Sem dúvida que sim. O trauma, por si só, não é o vilão. O grande problema não é o trauma acontecer, mas permanecermos presos nele, deixando que as suas marcas moldem a nossa vida de maneira contínua e prejudicial. O que encontramos no "lado bom" do trauma é a possibilidade de transformação. Quando somos capazes de ter uma experiência segura de revisitar e digerir o que não foi processado, podemos integrar partes nossas que estavam esquecidas ou reprimidas no passado e sentir-nos realmente mais inteiros como indivíduos. Ao reconstruirmos a nossa vida não apenas apesar das nossas feridas, mas através delas, podemos descobrir uma nova força, resiliência e até uma forma mais profunda de viver. O trauma guarda em si, as duas faces de uma mesma moeda: a dor e o dom.
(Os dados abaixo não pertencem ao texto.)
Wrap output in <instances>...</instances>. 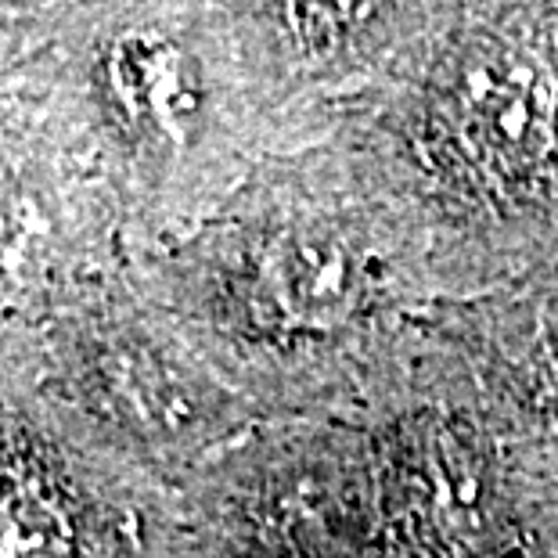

Quando encontramos novos recursos (novos ambientes ou suporte) que nos permitem processar esse sofrimento, descobrirmos novos lugares de força interior, que não só nos permitem superar a dor, mas também encontrar um novo propósito, clareza e sentido na vida.

Também nos fala em agressividade saudável. Coadjuva esta no combate ao trauma?

Sim, a agressividade saudável tem um papel muito importante no processo de recuperação do trauma. Embora muitas vezes associemos a agressividade à violência, ela também é uma forma de energia vital que pode ser canalizada de maneira construtiva para nos ajudar a restabelecer a nossa força interior.

Quando estamos traumatizados, somos frequentemente sequestrados por sentimentos de impotência, falta de controlo ou desamparo, o que pode deixar-nos profundamente vulneráveis. A agressividade saudável ajuda-nos a recuperar a nossa autonomia, sendo essencial para defendermos os nossos limites, protegermos a nossa integridade, cuidarmos de nós mesmos e reconstruirmos a nossa capacidade de lidar com as adversidades da vida. Quando podemos sentir a força dos nossos músculos ou a energia do calor no nosso corpo, por exemplo, estamos em contacto direto com a nossa vitalidade e capacidade de ação. Esses sinais são a expressão da nossa agressividade saudável que, quando experienciada de forma consciente, não só nos permite lidar melhor com as situações desafiadoras, como também nos dá a confiança para enfrentar os traumas do passado com maior capacidade.

O livro que a Márcia nos apresenta tem uma componente prática, com exercícios para combatermos o trauma. Quer, neste contexto, destacar os porquês destes exercícios e como os organizou?

No final de todos os capítulos proponho um conjunto de perguntas de reflexão que vão ajudando o leitor a conectar os exemplos e conteúdos do livro à sua própria realidade e história de vida. Os exercícios práticos que proponho têm a intenção de ir ajudando o leitor a encontrar respostas e recursos para três perguntas essenciais: Como regular emoções difíceis? Como lidar com as nossas partes feridas? Como restaurar a nossa integridade?

Alguns desses exercícios são recursos para nos ajudarem a sentirmo-nos melhor, mas a grande maioria, são um grande convite para nos tornarmos melhores a sentir. Isto, lembrando que quanto maior for a nossa capacidade para sentirmos as nossas emoções em segurança, maior será a nossa capacidade para processarmos e integrarmos os nossos traumas.